THE BANGLE
IVOR HELE
oil on composition board
60.0 x 90.5 cm
signed upper right: IVOR HELE
Estate of the artist
Leonard Joel, Melbourne, 29 March 1994, lot 181
Private collection
Leonard Joel, Melbourne, 28 July 1998, lot 64
Private collection, Melbourne
In art, the female nude has commanded a long and fascinating history, revealing her times in countless images and ideas. The Paleolithic Venus of Willendorf gave hope of magical fertility; Titian's Venus of Urbino, 1538 was once thought of in the most seductive terms; and Picasso's Les Demoiselles d'Avignon, 1907 opened the way for a whole new path in Western art.1 Eve tantalized and transgressed; Cleopatra conquered Caesar; and Velàzquez's Rokeby Venus, 1651 survived the Spanish Inquisition and the later attacks of the suffragette Mary Richardson.2 Erotic appeal adopted many guises over the centuries, often flirting between concealment and open display, as a touch of velvet or transparent veil added to enticement.

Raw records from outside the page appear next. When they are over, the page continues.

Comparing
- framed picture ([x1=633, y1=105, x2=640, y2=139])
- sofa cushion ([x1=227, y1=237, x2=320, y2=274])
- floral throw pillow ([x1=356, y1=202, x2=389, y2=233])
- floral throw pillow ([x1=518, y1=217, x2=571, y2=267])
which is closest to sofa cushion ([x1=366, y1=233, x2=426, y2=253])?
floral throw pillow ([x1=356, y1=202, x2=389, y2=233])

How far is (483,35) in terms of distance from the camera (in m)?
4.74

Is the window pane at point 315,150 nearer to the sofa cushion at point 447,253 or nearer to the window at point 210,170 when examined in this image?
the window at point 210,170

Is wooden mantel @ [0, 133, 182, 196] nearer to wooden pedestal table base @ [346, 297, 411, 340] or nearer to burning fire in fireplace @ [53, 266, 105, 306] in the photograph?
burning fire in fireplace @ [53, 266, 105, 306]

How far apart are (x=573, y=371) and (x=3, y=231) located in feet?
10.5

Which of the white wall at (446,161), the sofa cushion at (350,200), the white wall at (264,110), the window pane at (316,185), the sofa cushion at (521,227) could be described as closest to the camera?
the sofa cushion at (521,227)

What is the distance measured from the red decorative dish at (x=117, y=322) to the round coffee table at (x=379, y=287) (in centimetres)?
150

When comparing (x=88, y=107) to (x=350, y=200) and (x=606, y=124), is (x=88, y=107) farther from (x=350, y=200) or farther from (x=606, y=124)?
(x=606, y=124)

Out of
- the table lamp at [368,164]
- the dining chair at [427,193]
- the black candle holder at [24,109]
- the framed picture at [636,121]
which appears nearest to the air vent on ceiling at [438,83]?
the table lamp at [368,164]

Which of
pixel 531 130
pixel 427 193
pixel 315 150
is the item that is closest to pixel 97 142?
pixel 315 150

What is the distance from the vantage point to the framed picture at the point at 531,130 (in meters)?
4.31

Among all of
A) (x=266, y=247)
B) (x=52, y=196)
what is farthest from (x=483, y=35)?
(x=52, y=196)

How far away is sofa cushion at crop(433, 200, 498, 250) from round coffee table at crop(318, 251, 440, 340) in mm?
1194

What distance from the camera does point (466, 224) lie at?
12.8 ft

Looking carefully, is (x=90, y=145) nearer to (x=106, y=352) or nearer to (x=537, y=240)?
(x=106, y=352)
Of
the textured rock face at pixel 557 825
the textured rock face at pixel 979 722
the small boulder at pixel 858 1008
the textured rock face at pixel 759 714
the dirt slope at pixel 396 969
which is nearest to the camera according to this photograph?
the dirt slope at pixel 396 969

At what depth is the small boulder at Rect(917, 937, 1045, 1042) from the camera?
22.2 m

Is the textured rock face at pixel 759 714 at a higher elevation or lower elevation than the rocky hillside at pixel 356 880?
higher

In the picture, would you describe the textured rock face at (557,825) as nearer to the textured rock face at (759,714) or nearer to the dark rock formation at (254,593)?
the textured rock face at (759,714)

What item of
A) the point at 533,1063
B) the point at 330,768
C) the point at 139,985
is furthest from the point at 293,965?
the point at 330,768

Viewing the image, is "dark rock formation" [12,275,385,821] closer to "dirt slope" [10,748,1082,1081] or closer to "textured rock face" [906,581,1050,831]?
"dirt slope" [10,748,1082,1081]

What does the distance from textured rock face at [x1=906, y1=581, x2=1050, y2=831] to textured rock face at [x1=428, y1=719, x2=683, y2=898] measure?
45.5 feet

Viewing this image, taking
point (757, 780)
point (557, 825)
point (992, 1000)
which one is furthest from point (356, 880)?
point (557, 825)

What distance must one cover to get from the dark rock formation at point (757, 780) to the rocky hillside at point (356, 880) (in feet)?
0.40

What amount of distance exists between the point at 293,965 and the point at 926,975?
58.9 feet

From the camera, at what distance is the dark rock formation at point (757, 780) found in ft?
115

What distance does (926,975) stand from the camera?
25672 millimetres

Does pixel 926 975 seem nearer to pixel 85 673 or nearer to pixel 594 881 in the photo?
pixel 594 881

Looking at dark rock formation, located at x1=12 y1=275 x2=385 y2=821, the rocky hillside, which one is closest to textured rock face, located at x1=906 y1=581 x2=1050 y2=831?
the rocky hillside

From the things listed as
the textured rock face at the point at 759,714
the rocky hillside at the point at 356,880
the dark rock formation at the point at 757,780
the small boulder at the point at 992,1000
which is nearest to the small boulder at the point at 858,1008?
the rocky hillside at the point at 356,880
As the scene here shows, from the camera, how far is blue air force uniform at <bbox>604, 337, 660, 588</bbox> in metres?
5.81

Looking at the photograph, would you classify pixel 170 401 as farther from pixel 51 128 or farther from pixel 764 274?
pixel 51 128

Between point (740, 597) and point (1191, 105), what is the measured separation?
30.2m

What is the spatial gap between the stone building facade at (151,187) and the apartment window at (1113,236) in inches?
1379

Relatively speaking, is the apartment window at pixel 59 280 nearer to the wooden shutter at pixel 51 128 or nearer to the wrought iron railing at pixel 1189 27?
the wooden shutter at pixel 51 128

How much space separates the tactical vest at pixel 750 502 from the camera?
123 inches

A powerful sense of masculinity pervades Ivor Hele's work. One of Australia's most successful portrait painters - he won the Archibald Prize five times - his sitters, ranging from art gallery director Laurie Thomas to Sir Robert Menzies, are all images of men's men. The same is found in his self portraits, firm of jaw line and direct in look. The character of man and his physical prowess continued in his war pictures when official World War II artist in North Africa and New Guinea, and again in 1952 in Korea. In his large, 1954 commissioned painting of the opening of Federal Parliament by Queen Elizabeth II, it is not surprising to find it filled with the feeling of the monarch surrounded by all the Queen's men. And then there are his subject pictures such as The Pick Up, 1952, where ladies of Rubenesque endowment evoke moments of classical mythology in a kind of contemporary golden age where nudity, freedom, and energy abound. It is a good life to be lived to the full, and woman is man's desirable partner in all her physicality.
In his love of the human figure, drawings and paintings of the female nude make up a major part of Hele's oeuvre. As in The Bangle, each has a spontaneity that adds to their appeal. This is found as much in the imagery as in the brilliant technique. A caressing line excites a drawing's masterly draughtsmanship. The active play of light over body and garments in The Bangle combines with the dé shabillé, of moments of passion past captured in recollection. The pose, nevertheless, invites desire through its glistening, provocative splendour, enticed by the gartered top to the black stocking and discarded patent shoes casually composed nearby. Ivor Hele's mastery of the erotic, so redolent of the 1960s, challenges the best of any Australian artist.
1. In the collections of the Naturhistorisches Museum, Vienna, and the Galleria degli Uffizi, Florence, respectively.